Given the finding that the Sirena I fell within the held covered clause, it was then necessary to determine whether a reasonable commercial rate of premium was available for the coverage of the shipment, in the light of the increased risk involved. This had to be examined in the light of the facts that were available to the parties when loading commenced on July 2 1998, even if all those facts were not actually known to the parties at that time. The court held that the following were the relevant and undisputed facts about the Sirena I which could have been known to the parties on July 2:
a) the ship was not classed by any recognised classification society;
b) the ship was registered in Belize, a flag of convenience. ‘Vessels which sail under a flag of convenience automatically attract higher risks, since countries of flags of convenience are recognised to have poor standards in matters concerning vessels..’
c) the ship was not listed or found in Lloyd’s Register of Ships;
d) the owners of the vessel were registered in the British Virgin Islands;
e) the cover was on Institute Cargo Clauses (All Risks) terms;
f) the shipment was ‘a chartered shipment, where there is a higher risk involved, bearing in mind the size and value of the cargo to be insured’;
g) the vessel was not insured with any P&I club.

The court concluded that, when confronted with these facts, ‘a reasonable and prudent underwriter would be put on enquiry and upon enquiry, would find that there was no record of the Sirena I and what emerged would be a vessel with a highly suspect background….. In our judgment, in the circumstances, a reasonable commercial rate of premium would not be available for insuring a shipment of logs on board the Sirena I.’

The court held accordingly that Everbright could not successfully invoke the held covered clause.

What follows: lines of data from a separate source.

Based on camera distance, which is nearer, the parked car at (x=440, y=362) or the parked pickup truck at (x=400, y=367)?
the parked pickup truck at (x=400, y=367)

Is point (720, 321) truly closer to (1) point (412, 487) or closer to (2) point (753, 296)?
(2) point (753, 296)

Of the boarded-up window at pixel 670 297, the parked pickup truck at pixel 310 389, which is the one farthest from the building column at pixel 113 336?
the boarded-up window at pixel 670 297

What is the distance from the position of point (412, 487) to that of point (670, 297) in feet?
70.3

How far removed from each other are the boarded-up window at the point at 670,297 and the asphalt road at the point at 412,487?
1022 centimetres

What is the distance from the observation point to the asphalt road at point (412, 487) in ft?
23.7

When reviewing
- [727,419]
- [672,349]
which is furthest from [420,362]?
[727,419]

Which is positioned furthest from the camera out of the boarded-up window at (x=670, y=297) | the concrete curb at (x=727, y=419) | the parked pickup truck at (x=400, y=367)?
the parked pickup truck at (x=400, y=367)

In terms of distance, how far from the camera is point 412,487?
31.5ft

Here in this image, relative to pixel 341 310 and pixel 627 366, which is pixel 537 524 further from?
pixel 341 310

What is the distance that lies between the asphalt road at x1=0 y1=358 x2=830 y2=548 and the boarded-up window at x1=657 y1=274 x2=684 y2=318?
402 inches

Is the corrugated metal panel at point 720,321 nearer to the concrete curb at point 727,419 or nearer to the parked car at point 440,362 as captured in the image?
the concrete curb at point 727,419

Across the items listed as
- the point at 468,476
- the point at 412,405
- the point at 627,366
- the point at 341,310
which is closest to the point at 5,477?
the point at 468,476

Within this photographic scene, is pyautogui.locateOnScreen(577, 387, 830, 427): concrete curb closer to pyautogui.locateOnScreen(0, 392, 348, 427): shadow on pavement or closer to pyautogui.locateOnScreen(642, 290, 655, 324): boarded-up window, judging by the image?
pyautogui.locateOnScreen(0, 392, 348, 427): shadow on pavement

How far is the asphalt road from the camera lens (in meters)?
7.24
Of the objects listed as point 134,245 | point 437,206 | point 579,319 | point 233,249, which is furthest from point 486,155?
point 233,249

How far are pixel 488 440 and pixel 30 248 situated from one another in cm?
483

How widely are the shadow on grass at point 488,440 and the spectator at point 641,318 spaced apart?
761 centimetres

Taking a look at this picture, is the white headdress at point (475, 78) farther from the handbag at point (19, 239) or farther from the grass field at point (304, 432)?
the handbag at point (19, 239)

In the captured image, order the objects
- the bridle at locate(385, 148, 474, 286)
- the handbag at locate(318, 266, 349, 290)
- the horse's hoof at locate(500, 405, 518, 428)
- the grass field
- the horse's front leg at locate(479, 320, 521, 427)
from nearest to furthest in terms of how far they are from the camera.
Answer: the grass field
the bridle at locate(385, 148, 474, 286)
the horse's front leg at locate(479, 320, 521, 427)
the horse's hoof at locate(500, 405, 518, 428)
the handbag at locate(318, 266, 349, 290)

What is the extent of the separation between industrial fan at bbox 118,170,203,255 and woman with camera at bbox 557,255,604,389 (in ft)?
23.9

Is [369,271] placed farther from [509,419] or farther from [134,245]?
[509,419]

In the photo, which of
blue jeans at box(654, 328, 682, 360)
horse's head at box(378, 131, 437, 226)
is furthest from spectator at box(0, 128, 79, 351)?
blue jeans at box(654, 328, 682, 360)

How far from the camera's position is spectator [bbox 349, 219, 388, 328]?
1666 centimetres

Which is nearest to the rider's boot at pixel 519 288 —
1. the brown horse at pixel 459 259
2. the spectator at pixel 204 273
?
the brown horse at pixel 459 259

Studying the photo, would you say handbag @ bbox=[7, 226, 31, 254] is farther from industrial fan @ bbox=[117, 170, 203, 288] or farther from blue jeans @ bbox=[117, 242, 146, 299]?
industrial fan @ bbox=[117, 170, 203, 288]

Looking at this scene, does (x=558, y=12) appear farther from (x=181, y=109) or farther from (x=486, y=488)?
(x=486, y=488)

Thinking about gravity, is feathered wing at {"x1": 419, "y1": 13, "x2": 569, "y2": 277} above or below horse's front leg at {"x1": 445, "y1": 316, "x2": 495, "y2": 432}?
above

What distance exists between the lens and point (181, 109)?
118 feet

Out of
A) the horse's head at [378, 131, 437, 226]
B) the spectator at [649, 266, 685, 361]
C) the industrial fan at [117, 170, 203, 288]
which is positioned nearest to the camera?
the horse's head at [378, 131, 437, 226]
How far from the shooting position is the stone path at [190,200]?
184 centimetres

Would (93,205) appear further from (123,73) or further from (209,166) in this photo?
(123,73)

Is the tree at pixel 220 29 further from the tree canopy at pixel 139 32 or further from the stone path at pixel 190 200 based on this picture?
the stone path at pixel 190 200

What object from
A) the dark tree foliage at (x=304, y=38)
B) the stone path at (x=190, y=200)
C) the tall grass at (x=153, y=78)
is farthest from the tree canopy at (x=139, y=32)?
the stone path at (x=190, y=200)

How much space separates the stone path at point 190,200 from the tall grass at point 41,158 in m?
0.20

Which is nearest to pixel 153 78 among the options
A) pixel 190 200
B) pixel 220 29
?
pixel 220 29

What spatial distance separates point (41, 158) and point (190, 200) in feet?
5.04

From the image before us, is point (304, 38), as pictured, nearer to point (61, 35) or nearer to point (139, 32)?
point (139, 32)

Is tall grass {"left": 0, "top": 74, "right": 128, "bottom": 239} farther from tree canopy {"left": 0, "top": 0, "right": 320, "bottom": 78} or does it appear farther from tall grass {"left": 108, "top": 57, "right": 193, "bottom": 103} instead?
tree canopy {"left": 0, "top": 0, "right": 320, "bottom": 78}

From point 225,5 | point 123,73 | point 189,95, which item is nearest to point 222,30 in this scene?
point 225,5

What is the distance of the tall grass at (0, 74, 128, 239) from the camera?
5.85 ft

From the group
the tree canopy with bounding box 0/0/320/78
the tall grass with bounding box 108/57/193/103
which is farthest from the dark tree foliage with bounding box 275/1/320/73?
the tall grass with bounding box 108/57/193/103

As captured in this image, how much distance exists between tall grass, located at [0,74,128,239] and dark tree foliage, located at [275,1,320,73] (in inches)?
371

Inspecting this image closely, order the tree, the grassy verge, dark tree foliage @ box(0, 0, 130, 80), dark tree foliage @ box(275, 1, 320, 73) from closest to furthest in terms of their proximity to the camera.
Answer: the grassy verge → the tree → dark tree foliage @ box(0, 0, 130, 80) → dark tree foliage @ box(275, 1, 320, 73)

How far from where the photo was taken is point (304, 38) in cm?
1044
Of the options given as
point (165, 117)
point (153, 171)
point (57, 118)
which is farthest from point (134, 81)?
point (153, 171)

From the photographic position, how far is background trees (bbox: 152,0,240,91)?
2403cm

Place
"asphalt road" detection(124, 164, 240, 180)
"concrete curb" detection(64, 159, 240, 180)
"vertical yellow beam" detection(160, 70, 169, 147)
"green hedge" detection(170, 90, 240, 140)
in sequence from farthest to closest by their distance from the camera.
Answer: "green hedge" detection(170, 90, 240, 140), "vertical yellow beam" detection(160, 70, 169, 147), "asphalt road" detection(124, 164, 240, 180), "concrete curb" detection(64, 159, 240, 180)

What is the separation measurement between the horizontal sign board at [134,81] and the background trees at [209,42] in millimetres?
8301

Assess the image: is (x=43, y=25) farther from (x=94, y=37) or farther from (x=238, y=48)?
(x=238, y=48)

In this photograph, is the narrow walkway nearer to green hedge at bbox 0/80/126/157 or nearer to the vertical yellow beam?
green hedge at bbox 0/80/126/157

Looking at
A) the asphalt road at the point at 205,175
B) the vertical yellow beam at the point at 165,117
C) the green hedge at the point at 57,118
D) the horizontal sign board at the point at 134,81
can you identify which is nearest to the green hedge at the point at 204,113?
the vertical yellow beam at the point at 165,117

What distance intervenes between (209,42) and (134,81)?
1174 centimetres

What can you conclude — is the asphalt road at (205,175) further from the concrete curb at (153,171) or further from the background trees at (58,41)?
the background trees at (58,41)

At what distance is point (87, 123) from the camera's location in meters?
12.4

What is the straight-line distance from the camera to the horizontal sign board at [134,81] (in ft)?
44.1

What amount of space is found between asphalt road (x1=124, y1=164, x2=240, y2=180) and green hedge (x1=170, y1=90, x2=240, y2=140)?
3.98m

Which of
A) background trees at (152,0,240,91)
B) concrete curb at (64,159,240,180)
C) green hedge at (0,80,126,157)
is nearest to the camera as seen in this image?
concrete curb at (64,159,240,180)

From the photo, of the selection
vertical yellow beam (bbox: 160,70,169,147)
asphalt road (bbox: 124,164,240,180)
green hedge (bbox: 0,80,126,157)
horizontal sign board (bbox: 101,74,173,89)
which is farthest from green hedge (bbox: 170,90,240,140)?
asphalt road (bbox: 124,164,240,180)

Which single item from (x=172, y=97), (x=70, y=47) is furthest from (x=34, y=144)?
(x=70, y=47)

An alternative argument advanced by Everbright was that AXA was estopped from denying the contract of insurance, as Everbright had duly informed Wilcom about the vessel undertaking the carriage and of the loss of cargo. In the course of these communications, Wilcom/AXA had not informed Everbright that the vessel was not approved and that the contract was invalid. The Court held that there was no estoppel as there was no duty on the part of AXA to inform Everbright whether the vessel so declared fell within the terms of the ICC.

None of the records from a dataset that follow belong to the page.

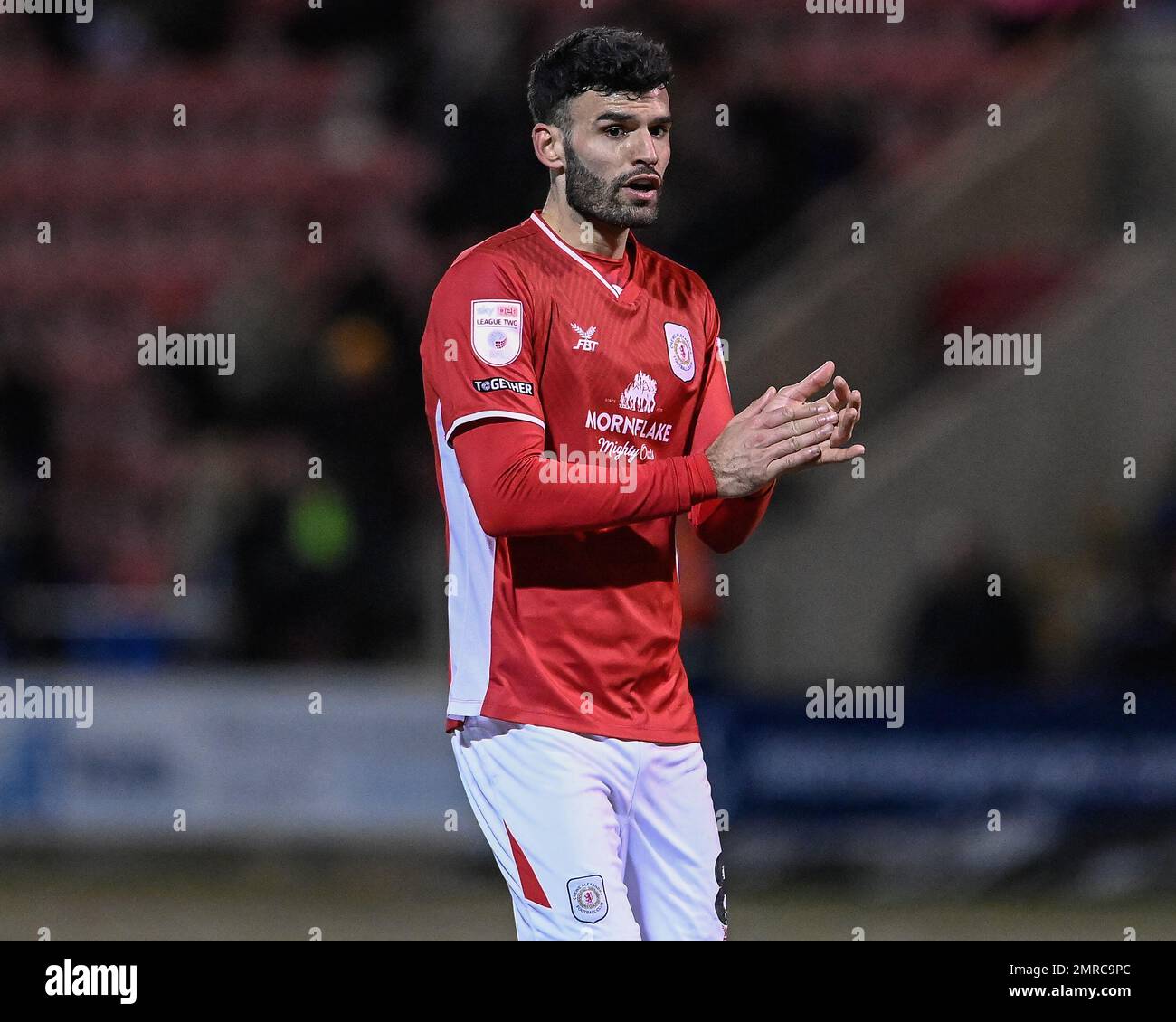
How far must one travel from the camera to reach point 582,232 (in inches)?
153

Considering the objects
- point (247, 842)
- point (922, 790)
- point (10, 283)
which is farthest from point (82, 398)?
point (922, 790)

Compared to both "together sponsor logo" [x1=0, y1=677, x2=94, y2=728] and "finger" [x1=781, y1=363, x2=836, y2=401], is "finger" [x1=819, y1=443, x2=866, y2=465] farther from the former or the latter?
"together sponsor logo" [x1=0, y1=677, x2=94, y2=728]

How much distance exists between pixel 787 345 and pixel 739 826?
137 inches

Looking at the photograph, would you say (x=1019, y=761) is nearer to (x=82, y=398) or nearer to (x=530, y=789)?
(x=530, y=789)

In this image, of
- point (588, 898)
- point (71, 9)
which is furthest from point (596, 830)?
point (71, 9)

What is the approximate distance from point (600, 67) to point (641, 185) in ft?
0.91

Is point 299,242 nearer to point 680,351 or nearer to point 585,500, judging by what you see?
point 680,351

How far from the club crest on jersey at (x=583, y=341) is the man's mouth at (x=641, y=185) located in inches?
12.7

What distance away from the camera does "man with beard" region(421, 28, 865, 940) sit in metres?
3.59

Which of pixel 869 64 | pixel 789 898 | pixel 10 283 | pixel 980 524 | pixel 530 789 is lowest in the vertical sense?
pixel 789 898

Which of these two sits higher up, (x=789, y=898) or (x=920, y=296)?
(x=920, y=296)

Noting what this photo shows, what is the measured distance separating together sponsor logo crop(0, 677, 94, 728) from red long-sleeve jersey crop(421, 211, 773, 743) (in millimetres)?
5327

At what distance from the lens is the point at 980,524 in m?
9.49
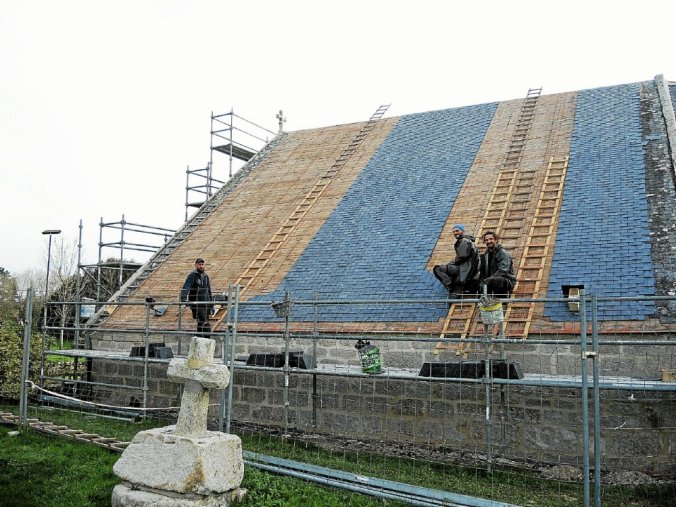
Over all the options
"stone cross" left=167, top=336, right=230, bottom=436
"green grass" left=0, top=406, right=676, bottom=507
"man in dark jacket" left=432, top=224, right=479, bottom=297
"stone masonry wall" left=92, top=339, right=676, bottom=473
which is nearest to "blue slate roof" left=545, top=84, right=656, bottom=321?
"stone masonry wall" left=92, top=339, right=676, bottom=473

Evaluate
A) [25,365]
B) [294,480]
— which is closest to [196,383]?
[294,480]

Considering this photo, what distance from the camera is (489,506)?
6.28 metres

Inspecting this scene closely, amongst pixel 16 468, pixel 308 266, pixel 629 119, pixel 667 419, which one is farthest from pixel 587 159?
pixel 16 468

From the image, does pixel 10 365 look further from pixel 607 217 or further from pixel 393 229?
pixel 607 217

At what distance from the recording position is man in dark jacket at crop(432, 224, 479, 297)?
11070mm

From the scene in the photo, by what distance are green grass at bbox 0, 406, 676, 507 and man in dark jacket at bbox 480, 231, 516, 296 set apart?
2.99 m

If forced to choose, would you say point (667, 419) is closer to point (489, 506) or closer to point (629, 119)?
point (489, 506)

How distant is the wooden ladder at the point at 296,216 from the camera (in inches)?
601

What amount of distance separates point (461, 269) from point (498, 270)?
3.64 feet

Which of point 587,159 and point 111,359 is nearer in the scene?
point 111,359

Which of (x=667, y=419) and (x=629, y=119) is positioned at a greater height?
(x=629, y=119)

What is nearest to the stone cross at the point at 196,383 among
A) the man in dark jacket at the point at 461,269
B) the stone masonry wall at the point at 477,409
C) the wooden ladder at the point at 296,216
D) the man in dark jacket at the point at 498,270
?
the stone masonry wall at the point at 477,409

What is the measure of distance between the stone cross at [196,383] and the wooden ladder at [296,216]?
6200 millimetres

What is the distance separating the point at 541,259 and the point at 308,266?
5.46 metres
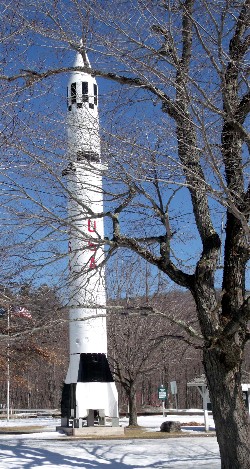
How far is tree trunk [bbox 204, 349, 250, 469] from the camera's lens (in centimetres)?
784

Therefore, the Court concluded that there was no contract of insurance between Everbright and AXA.

Comments
The duty rests entirely upon the insured to ensure that the vessel which is employed for the carriage of the goods is one which fulfils the requirement under the ICC, or at least falls within the scope of the "held covered" clause. The insurer has no prior knowledge of the vessel undertaking the carriage in the case of an open cover marine insurance. This is in contrast with a facultative insurance where the details of the cargo and vessel are furnished to the insurer and they can then make an informed decision on whether to accept the shipment for immediate insurance.

The latest version of the ICC, introduced with effect from 1 January 2001, makes no specific reference to chartered ships.